---- Texto de lectura
Cierta mañana me encontraba con mi hermano mayor, profesor y catedrático de geografía e historia él y entusiasta y aficionado publicista yo; y en aquel rato desligados ambos de nuestras respectivas esposas e hijos, en el lugar conocido como Puente Campaña de la parroquia y aldea de Mato, Palas de Rey, Lugo, reconociendo el terreno, buscando algún posible dato adicional, oral y tradicional con que reforzar algo más un extenso trabajo periodístico y revisteril que yo estaba pergeñando sobre la decisiva batalla de Porto de Bois por allí desarrollada en épocas medievales.
Un hombre de mediana edad, de boina y zuecos, apoyado con ambas callosas manos en el largo mango de una azada contestó lo mejor que supo y en su gallego nativo a nuestras preguntas sobre la toponimia del contorno.
El curtido labrador, al tiempo que nos informaba de lo que buenamente sabía al respecto, examinaba con ojeada crítica a aquellos para él curiosos y parlanchines forasteros, cincuentones y de figura rechoncha, de rasgos físicos casi iguales, ambos tocados con boina, vestidos con parecidos jerséis oscuros de cuello alto, pantalones arrugados y calzados con mocasines. E, indudablemente, sacó sus propias conclusiones.
Porque, al fin, sin poder contenerse, mirando a nuestros ropajes oscuros y de reojo a las cámaras fotográficas y sus estuches, prismáticos, blocs de notas y algún mapa mezclados en el asiento posterior del coche y una vez ya nosotros acomodados en él, metió el brazo por la ventanilla del lado del conductor, me palmoteó confianzudo en el hombro y exclamó en tono malicioso y admirativo a un tiempo:
_ ¡Que boa vida levades os cregos, carallo!
Carlos Platero Fernández

Por preguntón

P O R P R E G U N T Ó N

En uno de los, diríase que casi periódicos, desplazamientos a mi tierra natal gallega andaba yo reconociendo una vez más el interior de la medieval iglesia de Vilar de Donas junto al Camino de Santiago en la provincia de Lugo, contemplando admirado su planta de cruz latina, con tres ábsides y hermosa portada, baldaquín pétreo, pinturas murales, sepulcros varios de caballeros santiaguistas, etc. Y, claro está, preguntando esto y aquello, con el tono de voz adecuado al lugar, a una o dos paisanas ya mayores que andaban por allí adecentando altares, limpiando imágenes y barriendo el historiado enlosado piso.
Y una de aquellas señoras, quizás ya un tanto cansada o aburrida de mis inquisitivas preguntas, al responderme acabó espetándome de forma rotunda una coletilla en su gallego coloquial:
_ Elle de San Salvador...¡Pra que o sepa pra outra ves!
--------
_Instrucciones de la tarea_.
Copie el fragmento del texto de lectura que empieza en "Un hombre de" y termina tras "sus propias conclusiones.". Cambie "labrador" por "campesino".
---- Datos analizados
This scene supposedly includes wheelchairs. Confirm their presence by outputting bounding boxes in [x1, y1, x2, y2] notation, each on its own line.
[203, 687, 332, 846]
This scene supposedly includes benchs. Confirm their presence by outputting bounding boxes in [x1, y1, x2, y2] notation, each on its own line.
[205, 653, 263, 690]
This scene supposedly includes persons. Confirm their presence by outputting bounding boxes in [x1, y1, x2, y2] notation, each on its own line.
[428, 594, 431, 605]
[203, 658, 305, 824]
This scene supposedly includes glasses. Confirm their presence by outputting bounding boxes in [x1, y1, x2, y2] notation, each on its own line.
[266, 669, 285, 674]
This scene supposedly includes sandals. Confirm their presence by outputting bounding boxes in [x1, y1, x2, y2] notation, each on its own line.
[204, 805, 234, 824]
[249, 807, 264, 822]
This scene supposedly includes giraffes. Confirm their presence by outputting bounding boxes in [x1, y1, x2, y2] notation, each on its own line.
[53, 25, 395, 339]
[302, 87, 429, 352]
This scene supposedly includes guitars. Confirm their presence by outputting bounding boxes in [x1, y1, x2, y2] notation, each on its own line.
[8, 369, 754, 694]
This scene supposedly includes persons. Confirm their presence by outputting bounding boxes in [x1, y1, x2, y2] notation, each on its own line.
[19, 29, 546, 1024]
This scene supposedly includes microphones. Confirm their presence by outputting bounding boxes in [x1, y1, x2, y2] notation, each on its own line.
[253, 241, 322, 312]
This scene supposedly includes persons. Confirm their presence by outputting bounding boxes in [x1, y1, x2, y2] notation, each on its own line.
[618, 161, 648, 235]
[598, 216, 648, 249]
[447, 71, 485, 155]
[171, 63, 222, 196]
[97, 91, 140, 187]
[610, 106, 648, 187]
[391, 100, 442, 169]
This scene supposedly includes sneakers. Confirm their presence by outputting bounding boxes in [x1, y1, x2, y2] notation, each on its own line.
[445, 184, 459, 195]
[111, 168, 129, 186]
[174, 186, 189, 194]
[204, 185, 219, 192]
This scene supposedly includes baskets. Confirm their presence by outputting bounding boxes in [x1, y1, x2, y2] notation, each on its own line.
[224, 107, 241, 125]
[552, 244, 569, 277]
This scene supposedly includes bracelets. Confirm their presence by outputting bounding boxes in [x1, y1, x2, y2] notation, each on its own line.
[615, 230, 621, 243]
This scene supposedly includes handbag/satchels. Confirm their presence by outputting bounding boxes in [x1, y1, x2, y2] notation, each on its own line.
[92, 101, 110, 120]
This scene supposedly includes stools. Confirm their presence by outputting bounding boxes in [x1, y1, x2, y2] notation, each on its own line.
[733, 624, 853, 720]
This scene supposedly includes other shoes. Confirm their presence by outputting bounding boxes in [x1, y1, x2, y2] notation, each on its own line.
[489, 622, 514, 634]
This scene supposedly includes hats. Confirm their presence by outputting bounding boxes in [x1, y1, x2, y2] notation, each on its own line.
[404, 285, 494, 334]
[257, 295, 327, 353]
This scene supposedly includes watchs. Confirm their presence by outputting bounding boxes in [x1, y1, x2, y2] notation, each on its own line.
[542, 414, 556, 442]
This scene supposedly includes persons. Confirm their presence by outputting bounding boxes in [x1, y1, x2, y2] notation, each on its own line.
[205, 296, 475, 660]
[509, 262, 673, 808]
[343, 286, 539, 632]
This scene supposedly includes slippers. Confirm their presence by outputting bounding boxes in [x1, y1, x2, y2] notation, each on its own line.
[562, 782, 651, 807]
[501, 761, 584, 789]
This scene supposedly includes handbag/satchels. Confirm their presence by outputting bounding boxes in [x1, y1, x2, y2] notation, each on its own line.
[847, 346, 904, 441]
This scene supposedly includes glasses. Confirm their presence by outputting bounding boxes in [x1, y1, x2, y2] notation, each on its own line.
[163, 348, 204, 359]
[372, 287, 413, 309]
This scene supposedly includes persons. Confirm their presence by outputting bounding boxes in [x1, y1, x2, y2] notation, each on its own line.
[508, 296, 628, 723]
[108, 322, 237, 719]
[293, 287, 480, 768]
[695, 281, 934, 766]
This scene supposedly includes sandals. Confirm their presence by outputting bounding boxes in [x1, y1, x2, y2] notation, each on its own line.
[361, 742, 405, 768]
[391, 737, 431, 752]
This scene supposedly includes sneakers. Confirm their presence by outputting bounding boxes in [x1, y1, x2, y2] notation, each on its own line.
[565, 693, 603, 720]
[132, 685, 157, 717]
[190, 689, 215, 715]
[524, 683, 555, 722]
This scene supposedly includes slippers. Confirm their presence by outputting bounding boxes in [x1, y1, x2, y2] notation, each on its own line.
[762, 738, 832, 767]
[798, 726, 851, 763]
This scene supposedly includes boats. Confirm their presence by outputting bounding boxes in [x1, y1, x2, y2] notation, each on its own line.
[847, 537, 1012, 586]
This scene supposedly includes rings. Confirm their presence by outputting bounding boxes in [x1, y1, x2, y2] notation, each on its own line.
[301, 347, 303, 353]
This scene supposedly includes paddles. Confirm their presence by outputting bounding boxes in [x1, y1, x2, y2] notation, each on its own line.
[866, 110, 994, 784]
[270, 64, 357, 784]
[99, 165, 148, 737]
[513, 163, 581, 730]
--------
_Ejercicio resuelto_.
Un hombre de mediana edad, de boina y zuecos, apoyado con ambas callosas manos en el largo mango de una azada contestó lo mejor que supo y en su gallego nativo a nuestras preguntas sobre la toponimia del contorno.
El curtido campesino, al tiempo que nos informaba de lo que buenamente sabía al respecto, examinaba con ojeada crítica a aquellos para él curiosos y parlanchines forasteros, cincuentones y de figura rechoncha, de rasgos físicos casi iguales, ambos tocados con boina, vestidos con parecidos jerséis oscuros de cuello alto, pantalones arrugados y calzados con mocasines. E, indudablemente, sacó sus propias conclusiones.